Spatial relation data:
++++++
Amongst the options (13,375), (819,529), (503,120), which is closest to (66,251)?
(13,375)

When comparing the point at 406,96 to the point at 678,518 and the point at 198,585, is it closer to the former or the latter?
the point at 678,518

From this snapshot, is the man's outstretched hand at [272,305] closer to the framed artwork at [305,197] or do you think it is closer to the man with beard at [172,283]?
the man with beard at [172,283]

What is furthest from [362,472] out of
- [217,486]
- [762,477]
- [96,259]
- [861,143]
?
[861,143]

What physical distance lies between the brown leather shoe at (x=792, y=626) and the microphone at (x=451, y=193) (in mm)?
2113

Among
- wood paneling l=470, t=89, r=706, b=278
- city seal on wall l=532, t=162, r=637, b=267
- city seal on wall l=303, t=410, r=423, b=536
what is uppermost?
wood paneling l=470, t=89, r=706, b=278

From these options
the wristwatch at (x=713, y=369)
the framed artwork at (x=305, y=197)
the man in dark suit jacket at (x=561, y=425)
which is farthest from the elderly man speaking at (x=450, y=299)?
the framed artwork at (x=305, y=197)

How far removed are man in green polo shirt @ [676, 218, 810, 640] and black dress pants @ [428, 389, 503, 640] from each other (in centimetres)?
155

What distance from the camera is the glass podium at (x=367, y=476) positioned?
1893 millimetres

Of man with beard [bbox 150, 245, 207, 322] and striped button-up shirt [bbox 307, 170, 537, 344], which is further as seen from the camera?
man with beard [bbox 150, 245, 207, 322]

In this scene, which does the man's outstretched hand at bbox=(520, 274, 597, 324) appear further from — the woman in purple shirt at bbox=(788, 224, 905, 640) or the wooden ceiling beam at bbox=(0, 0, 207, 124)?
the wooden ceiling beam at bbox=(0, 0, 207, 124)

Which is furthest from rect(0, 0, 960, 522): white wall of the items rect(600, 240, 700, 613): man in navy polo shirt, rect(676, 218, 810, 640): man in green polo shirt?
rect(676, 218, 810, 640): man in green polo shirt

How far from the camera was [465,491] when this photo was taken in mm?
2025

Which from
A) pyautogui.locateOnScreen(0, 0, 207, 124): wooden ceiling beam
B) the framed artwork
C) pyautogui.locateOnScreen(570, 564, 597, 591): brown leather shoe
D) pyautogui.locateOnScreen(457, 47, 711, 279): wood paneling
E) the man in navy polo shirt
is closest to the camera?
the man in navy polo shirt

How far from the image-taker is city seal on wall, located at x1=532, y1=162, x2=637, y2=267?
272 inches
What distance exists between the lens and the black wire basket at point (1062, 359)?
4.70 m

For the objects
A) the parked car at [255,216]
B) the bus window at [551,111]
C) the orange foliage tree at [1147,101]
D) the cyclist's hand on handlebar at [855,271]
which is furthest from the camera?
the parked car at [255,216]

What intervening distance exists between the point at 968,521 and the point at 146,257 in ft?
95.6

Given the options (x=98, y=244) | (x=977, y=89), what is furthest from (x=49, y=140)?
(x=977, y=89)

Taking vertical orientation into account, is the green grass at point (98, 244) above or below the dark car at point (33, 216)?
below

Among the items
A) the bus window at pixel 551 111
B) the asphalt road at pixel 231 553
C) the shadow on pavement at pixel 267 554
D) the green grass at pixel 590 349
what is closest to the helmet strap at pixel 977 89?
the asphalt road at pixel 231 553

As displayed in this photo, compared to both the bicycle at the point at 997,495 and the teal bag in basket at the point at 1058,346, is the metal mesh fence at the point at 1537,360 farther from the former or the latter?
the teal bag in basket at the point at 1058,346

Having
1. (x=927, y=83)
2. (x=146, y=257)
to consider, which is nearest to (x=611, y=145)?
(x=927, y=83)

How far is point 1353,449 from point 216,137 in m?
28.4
++++++
Set exercise: Above are the records; retype them all without a single difference.

Answer in full:
Amongst the options (13,375), (819,529), (503,120), which is closest to (66,251)?
(13,375)

When comparing the point at 406,96 to the point at 678,518 and the point at 198,585, is it closer to the former or the latter?
the point at 678,518

From this snapshot, is the man's outstretched hand at [272,305] closer to the framed artwork at [305,197] or do you think it is closer to the man with beard at [172,283]?
the man with beard at [172,283]

What is furthest from [362,472] out of
- [217,486]
- [762,477]
- [96,259]
- [861,143]
?
[861,143]

What physical distance lies between the brown leather shoe at (x=792, y=626) and the microphone at (x=451, y=193) (in mm)?
2113

Among
- wood paneling l=470, t=89, r=706, b=278
- city seal on wall l=532, t=162, r=637, b=267
- city seal on wall l=303, t=410, r=423, b=536
what is uppermost?
wood paneling l=470, t=89, r=706, b=278

From these options
the wristwatch at (x=713, y=369)
the framed artwork at (x=305, y=197)
the man in dark suit jacket at (x=561, y=425)
which is farthest from the elderly man speaking at (x=450, y=299)?
the framed artwork at (x=305, y=197)

How far removed are man in green polo shirt @ [676, 218, 810, 640] and black dress pants @ [428, 389, 503, 640] from each other (in centimetres)?
155

What distance from the camera is the glass podium at (x=367, y=476) positioned?
1893 millimetres

Of man with beard [bbox 150, 245, 207, 322] and striped button-up shirt [bbox 307, 170, 537, 344], which is further as seen from the camera?
man with beard [bbox 150, 245, 207, 322]

In this scene, which does the man's outstretched hand at bbox=(520, 274, 597, 324) appear further from — the woman in purple shirt at bbox=(788, 224, 905, 640) or the wooden ceiling beam at bbox=(0, 0, 207, 124)?
the wooden ceiling beam at bbox=(0, 0, 207, 124)

Which is furthest from rect(0, 0, 960, 522): white wall of the items rect(600, 240, 700, 613): man in navy polo shirt, rect(676, 218, 810, 640): man in green polo shirt?
rect(676, 218, 810, 640): man in green polo shirt

How far from the camera was [465,491] when this photo was taken in mm?
2025

Which from
A) pyautogui.locateOnScreen(0, 0, 207, 124): wooden ceiling beam
B) the framed artwork
C) pyautogui.locateOnScreen(570, 564, 597, 591): brown leather shoe
D) pyautogui.locateOnScreen(457, 47, 711, 279): wood paneling
E) the man in navy polo shirt
is closest to the camera?
the man in navy polo shirt

How far from the image-taker is city seal on wall, located at x1=532, y1=162, x2=637, y2=267?
272 inches
What distance exists between the lens and the black wire basket at point (1062, 359)?
4.70 m

For the objects
A) the parked car at [255,216]
B) the bus window at [551,111]
C) the orange foliage tree at [1147,101]
D) the cyclist's hand on handlebar at [855,271]
which is furthest from the camera?
the parked car at [255,216]

What intervening distance exists between the point at 968,521 and the point at 146,257 in ft?
95.6

Given the options (x=98, y=244) | (x=977, y=89), what is furthest from (x=49, y=140)?
(x=977, y=89)

Taking vertical orientation into account, is the green grass at point (98, 244) above or below the dark car at point (33, 216)?
below

Among the items
A) the bus window at pixel 551 111
B) the asphalt road at pixel 231 553
C) the shadow on pavement at pixel 267 554
D) the green grass at pixel 590 349
what is closest to the helmet strap at pixel 977 89?
the asphalt road at pixel 231 553

As displayed in this photo, compared to both the bicycle at the point at 997,495 and the teal bag in basket at the point at 1058,346, is the metal mesh fence at the point at 1537,360 farther from the former or the latter?
the teal bag in basket at the point at 1058,346

Having
1. (x=927, y=83)
2. (x=146, y=257)
to consider, which is nearest to (x=611, y=145)?
(x=927, y=83)

How far is point 1353,449 from point 216,137 in m?
28.4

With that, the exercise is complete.